*Data lines:*
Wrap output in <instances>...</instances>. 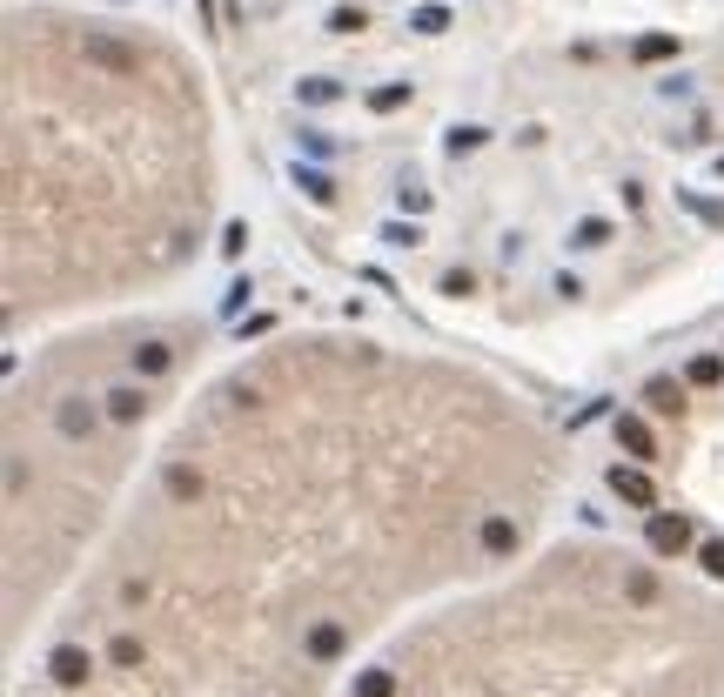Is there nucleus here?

...

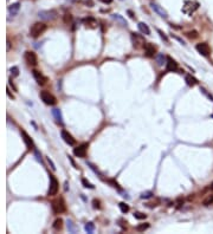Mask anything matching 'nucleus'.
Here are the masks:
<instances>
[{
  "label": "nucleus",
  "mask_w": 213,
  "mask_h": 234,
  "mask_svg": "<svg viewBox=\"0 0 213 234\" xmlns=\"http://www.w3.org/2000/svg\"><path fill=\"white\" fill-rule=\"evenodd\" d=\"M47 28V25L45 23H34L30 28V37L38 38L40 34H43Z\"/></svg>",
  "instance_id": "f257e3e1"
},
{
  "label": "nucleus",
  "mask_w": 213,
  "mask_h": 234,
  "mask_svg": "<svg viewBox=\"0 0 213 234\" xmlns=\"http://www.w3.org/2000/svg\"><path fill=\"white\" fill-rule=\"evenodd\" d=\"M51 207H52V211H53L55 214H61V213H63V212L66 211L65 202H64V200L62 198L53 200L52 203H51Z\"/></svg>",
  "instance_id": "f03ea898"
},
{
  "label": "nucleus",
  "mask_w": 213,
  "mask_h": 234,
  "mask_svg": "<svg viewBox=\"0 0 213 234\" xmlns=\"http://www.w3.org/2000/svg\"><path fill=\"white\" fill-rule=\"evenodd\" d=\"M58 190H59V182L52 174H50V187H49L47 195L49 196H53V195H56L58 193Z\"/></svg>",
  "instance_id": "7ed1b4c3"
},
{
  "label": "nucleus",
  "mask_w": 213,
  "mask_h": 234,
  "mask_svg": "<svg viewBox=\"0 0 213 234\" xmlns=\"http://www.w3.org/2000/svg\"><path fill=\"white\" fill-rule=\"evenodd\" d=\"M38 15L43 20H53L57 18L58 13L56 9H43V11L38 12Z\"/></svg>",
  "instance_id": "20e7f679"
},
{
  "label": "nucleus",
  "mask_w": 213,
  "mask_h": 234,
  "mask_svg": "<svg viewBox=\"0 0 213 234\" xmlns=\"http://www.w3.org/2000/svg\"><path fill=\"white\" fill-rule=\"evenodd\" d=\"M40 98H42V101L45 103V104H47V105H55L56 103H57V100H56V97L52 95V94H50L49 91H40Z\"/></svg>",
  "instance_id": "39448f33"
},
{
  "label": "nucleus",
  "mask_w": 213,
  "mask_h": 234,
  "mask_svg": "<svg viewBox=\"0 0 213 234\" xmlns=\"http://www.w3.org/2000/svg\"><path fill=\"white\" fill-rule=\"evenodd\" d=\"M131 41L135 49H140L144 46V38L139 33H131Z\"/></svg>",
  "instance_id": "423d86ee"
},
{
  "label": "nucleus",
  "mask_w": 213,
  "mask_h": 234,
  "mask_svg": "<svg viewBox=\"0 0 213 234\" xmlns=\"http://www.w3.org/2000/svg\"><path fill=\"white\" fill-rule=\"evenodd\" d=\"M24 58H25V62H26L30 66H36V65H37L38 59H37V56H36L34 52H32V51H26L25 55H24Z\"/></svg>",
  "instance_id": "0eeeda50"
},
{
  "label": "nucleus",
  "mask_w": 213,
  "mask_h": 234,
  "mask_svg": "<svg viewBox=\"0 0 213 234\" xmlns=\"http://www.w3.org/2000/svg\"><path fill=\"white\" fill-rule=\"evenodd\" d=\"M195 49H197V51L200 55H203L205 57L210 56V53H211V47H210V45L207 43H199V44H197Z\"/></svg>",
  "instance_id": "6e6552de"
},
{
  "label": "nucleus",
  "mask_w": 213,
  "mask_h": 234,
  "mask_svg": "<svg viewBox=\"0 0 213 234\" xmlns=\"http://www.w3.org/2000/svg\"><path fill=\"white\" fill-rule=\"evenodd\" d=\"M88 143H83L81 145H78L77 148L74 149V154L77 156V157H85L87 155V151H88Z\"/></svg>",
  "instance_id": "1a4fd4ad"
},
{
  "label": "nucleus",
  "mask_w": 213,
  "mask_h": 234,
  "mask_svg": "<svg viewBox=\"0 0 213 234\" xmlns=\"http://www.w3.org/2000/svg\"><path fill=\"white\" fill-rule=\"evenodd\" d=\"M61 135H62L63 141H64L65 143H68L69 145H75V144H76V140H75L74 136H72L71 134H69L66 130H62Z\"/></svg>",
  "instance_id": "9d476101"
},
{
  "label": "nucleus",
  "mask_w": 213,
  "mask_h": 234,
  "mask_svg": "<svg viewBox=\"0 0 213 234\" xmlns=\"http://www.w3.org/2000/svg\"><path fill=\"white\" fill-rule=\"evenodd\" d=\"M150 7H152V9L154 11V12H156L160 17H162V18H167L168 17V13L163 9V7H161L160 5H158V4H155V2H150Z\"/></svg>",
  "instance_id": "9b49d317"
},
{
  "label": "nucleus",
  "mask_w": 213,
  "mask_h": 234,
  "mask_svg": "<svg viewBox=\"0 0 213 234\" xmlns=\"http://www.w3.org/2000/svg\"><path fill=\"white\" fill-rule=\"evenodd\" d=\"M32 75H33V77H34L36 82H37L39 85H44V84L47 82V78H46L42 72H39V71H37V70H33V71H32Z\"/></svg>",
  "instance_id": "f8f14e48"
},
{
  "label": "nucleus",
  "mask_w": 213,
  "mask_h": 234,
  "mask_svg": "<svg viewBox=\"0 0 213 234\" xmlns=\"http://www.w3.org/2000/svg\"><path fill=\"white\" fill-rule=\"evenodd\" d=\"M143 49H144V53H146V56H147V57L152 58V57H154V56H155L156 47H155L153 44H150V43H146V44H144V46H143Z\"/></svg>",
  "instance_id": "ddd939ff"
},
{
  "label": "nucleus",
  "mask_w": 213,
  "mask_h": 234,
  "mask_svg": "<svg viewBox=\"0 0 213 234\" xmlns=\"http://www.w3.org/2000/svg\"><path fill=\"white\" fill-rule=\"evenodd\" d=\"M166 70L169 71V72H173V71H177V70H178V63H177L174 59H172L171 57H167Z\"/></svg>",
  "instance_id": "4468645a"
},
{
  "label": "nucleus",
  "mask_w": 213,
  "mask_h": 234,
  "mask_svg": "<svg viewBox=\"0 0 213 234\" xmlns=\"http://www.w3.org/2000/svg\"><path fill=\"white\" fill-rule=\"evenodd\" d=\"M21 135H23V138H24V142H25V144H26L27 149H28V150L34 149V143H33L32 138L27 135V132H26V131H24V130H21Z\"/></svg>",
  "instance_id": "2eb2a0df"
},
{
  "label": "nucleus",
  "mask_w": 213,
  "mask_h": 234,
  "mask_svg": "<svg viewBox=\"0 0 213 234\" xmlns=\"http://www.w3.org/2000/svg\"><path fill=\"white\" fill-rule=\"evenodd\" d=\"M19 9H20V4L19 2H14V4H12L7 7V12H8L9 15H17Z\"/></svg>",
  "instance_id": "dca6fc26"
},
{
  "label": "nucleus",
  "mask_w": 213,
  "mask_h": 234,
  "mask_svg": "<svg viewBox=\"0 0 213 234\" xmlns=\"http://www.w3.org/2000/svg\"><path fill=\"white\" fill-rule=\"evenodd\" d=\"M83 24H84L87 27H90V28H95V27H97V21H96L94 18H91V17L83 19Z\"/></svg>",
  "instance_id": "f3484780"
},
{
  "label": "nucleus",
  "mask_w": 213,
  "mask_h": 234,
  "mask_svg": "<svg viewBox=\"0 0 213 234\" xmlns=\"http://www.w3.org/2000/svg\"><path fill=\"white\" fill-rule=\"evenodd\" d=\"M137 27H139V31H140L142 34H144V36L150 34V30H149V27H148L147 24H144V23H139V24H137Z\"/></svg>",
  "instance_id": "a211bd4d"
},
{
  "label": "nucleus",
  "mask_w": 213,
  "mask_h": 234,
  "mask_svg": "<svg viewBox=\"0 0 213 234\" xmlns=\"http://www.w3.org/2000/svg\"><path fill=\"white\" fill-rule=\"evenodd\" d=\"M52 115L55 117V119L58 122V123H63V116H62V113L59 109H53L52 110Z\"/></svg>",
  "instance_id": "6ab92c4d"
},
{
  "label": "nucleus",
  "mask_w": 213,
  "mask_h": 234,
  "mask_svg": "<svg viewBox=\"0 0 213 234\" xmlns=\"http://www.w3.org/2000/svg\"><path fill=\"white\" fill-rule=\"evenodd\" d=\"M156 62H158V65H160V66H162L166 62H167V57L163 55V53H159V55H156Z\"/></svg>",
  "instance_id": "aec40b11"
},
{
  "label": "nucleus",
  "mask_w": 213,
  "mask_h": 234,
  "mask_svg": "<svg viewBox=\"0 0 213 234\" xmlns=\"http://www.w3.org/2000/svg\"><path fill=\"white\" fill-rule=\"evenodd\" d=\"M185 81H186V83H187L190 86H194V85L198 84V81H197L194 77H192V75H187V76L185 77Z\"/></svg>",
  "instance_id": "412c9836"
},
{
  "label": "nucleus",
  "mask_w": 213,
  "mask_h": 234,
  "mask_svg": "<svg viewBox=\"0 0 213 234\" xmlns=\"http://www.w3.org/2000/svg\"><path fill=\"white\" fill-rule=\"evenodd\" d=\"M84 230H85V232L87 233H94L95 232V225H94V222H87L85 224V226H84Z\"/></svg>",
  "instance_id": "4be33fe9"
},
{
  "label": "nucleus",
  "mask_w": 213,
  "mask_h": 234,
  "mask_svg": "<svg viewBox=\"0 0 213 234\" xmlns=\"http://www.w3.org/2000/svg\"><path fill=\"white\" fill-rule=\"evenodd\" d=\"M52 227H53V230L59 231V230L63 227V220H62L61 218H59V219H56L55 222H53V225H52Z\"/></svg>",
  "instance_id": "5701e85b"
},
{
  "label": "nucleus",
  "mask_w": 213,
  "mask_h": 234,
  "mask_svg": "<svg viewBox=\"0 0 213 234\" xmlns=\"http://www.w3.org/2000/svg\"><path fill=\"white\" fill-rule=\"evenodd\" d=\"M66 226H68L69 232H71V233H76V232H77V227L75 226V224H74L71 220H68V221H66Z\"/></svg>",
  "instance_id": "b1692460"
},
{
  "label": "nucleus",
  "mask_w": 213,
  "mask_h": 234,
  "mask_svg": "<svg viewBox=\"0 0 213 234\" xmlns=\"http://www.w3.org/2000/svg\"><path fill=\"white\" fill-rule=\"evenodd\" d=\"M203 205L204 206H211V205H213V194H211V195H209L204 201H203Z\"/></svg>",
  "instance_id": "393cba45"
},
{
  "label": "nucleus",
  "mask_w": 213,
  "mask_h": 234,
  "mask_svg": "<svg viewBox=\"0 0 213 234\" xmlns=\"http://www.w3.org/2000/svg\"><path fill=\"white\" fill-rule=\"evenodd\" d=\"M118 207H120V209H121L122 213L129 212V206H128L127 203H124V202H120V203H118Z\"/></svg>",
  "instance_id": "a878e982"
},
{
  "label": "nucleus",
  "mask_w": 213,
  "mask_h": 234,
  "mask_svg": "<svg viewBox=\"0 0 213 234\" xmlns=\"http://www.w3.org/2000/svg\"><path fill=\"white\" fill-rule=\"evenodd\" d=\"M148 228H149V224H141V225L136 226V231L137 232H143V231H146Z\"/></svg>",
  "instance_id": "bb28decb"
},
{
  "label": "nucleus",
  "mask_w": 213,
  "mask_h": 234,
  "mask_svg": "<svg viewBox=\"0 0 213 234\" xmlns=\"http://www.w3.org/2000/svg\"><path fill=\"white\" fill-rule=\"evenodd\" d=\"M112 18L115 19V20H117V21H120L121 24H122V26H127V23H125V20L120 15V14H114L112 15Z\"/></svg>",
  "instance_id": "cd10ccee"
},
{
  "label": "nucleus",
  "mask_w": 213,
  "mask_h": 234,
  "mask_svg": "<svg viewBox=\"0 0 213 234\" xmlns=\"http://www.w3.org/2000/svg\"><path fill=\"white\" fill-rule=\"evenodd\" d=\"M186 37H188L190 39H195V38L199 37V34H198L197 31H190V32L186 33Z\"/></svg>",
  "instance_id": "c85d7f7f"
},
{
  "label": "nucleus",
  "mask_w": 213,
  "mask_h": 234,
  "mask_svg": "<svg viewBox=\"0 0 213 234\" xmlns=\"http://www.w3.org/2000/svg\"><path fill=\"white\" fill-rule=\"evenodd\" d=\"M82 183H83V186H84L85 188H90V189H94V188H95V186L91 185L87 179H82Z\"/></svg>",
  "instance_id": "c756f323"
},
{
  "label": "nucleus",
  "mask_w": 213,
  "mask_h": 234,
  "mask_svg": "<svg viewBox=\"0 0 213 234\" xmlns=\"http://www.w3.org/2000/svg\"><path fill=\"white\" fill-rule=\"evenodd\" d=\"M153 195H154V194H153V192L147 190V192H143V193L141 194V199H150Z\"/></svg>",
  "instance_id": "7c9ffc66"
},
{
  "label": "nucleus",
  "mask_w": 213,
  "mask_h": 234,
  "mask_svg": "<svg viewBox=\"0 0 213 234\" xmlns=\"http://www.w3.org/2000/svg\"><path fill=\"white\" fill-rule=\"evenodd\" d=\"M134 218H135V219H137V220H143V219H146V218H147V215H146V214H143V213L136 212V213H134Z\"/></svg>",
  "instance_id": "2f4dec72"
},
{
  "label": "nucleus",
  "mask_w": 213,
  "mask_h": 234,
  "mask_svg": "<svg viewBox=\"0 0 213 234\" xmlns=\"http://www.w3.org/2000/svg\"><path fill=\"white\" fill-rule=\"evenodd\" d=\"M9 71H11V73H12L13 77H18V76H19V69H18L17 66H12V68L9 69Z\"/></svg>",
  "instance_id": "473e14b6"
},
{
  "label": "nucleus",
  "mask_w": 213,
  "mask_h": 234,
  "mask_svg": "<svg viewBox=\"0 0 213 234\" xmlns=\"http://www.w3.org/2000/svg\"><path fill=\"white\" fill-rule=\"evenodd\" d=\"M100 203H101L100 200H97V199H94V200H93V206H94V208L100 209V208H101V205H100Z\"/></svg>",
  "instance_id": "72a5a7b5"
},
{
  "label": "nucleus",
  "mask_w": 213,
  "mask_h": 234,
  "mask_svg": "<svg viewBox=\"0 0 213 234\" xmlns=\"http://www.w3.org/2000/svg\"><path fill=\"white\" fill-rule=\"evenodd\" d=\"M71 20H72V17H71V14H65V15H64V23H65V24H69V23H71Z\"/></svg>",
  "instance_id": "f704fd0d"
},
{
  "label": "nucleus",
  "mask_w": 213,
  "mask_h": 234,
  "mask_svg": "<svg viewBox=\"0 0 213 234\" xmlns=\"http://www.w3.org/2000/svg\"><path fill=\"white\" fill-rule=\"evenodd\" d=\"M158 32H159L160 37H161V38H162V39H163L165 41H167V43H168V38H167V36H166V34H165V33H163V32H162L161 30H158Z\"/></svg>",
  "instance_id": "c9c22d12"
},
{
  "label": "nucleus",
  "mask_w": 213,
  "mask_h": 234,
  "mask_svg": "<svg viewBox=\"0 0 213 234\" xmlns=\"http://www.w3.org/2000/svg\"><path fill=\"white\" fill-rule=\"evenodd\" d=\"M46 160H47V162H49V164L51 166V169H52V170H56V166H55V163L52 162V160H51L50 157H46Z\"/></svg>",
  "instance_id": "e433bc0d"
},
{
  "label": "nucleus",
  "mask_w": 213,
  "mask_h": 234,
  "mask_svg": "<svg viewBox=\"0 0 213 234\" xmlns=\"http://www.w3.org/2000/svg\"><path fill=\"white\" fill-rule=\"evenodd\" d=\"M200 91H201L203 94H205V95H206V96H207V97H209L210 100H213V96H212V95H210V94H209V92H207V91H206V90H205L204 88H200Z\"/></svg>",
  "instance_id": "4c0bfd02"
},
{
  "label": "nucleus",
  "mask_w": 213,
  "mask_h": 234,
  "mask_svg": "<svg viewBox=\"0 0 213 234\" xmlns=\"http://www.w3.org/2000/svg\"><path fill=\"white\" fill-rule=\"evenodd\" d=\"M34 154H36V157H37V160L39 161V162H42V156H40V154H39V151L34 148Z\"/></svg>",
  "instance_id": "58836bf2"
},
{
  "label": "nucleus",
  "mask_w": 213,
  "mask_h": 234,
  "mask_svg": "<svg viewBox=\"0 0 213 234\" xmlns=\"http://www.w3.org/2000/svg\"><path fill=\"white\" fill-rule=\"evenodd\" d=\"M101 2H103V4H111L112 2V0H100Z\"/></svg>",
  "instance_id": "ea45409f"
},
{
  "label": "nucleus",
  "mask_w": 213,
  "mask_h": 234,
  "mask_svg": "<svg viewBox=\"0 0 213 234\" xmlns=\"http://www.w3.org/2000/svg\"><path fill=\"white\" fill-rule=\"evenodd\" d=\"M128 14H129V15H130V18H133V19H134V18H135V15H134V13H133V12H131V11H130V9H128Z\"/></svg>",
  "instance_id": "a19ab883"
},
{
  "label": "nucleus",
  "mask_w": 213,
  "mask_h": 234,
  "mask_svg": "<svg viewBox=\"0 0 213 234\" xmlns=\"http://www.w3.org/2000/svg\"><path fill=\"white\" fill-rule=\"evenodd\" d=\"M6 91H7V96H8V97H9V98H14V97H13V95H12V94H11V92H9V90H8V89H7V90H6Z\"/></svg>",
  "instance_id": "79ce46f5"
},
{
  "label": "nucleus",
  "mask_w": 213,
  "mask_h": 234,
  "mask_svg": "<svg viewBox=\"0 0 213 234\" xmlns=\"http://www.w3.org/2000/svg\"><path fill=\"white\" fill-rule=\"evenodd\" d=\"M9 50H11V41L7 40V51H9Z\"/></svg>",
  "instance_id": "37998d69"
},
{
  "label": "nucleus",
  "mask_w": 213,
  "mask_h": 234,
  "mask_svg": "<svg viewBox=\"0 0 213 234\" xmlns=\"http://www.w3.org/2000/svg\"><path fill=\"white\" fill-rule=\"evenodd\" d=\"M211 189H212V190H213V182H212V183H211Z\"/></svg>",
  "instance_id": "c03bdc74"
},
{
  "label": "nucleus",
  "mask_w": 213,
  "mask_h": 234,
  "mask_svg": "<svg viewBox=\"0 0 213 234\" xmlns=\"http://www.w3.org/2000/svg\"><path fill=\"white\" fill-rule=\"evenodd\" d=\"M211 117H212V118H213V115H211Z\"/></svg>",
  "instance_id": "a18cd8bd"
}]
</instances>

*Written problem:*
Swap "masks" for "outlines" in the data from the line with "Mask anything matching 'nucleus'." to the line with "28V25L45 23H34L30 28V37L38", and reproduce those lines with nothing else altered. Leave the pictures out of your answer.

*Response below:*
Mask anything matching 'nucleus'.
Here are the outlines:
<instances>
[{
  "label": "nucleus",
  "mask_w": 213,
  "mask_h": 234,
  "mask_svg": "<svg viewBox=\"0 0 213 234\" xmlns=\"http://www.w3.org/2000/svg\"><path fill=\"white\" fill-rule=\"evenodd\" d=\"M47 28V25L45 23H34L30 28V37L38 38L40 34H43Z\"/></svg>",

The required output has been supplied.